My days with the Days quickly fell into a comfortable routine, and as long as I stayed inside the house or inside the classroom, all went well. The weather suddenly grew cooler, and almost at once the leaves turned garish shades of yellow and red, so bold that the mere sight of trees hurt my eyes. I hated those bright reminders of life in the forest. October proved a riot to the senses and climaxed those giddy last weeks before Halloween. I knew that parties were involved, begging for nuts and candies, bonfires in the square, and playing tricks on the townsfolk. Believe me, we hobgoblins did our share of mischief—unhinging gates, smashing pumpkins, soaping the library windows with cartoon demons. What I had not experienced was the folderol among the children and the way that even the schools had gotten into the act. Two weeks before the big day, the nuns began planning a classroom party with entertainment and refreshments. They hung orange and black crepe paper along the tops of the chalkboards, pasted paper pumpkins and black cats on the walls. We dutifully cut out scary things from construction paper and glued together our own artistic efforts, pitiable though they were.
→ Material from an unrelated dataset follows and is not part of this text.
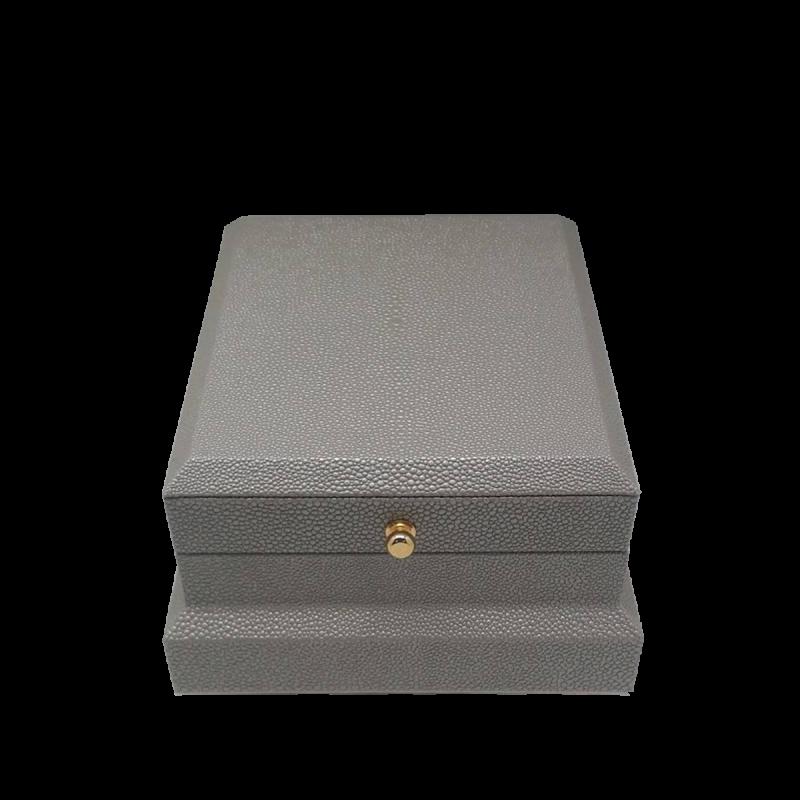 BP1879 - กล่องใส่ขวดน้�...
Mothers were enlisted to bake cookies and brownies, make popcorn balls and candy apples. Costumes were allowed—indeed, expected. I remember exactly my conversation on the matter with my mother.

“We’re having a party for Halloween at school, and teacher says we come dressed in our trick-or-treat outfits instead of our uniforms. I want to be a hobgoblin.”

“What was that?”

“You know, a hobgoblin.”

“I’m not sure what that is. Is it anything like a monster?”

“No.”

“Or a ghost? Or a ghoul?”

“Not those.”

“Perhaps a little vampire?”

“I’m no bloodsucker, Mother.”

“Perhaps it’s a fairy?”

I howled. For the first time in nearly two months, I lost my temper and screamed in my natural wild voice. The sound startled her.
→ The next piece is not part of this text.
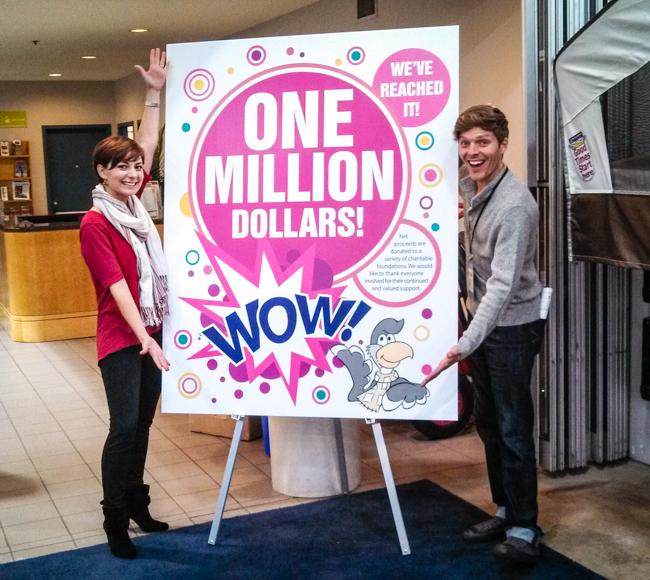 one million donated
“For the love of God, Henry. You scared the wits out of me, raising the dead and howling like a banshee. There’ll be no Halloweenin’ for you.”

Banshee keen, I wanted to tell her, they wail and weep, but they never howl. Instead, I turned on the tears, bawling like the twins. She drew me to her and hugged me against her stomach.

“There now, I was only kidding.” She lifted my chin and gazed into my eyes. “I just don’t know what a hobgoblin is. Listen, how about going as a pirate, you’d like that now, wouldn’t you?”

And that’s how I ended up dressed in pantaloons and a shirt with puffed sleeves, a scarf tied around my skull, and wearing an earring like Errol Flynn. On Halloween day, I stood before a class of ghosts, witches, and hoboes, the only pirate in the school, probably the whole county. Teacher had tapped me to sing “The Teddy Bears’ Picnic” as part of the scary entertainment for our party. My normal speaking voice was a squeak like Henry Day’s, but when I sang “If you go out in the woods tonight,” I sounded exactly like the sonorous bass of Frank DeVol on the record. The imitation shocked nearly everybody. In a back corner, Caroline Hines sobbed in fear through the whole song. Most of the slack-jawed kids gaped through their masks and makeup, not quite knowing what to believe. I remember that Tess Wodehouse sat and stared without blinking, as if she realized a fundamental deception but could not unravel the trick. But the nuns knew better. At the end of the song, they whispered together in a conspiracy of penguins, then nodded in unison as they crossed themselves.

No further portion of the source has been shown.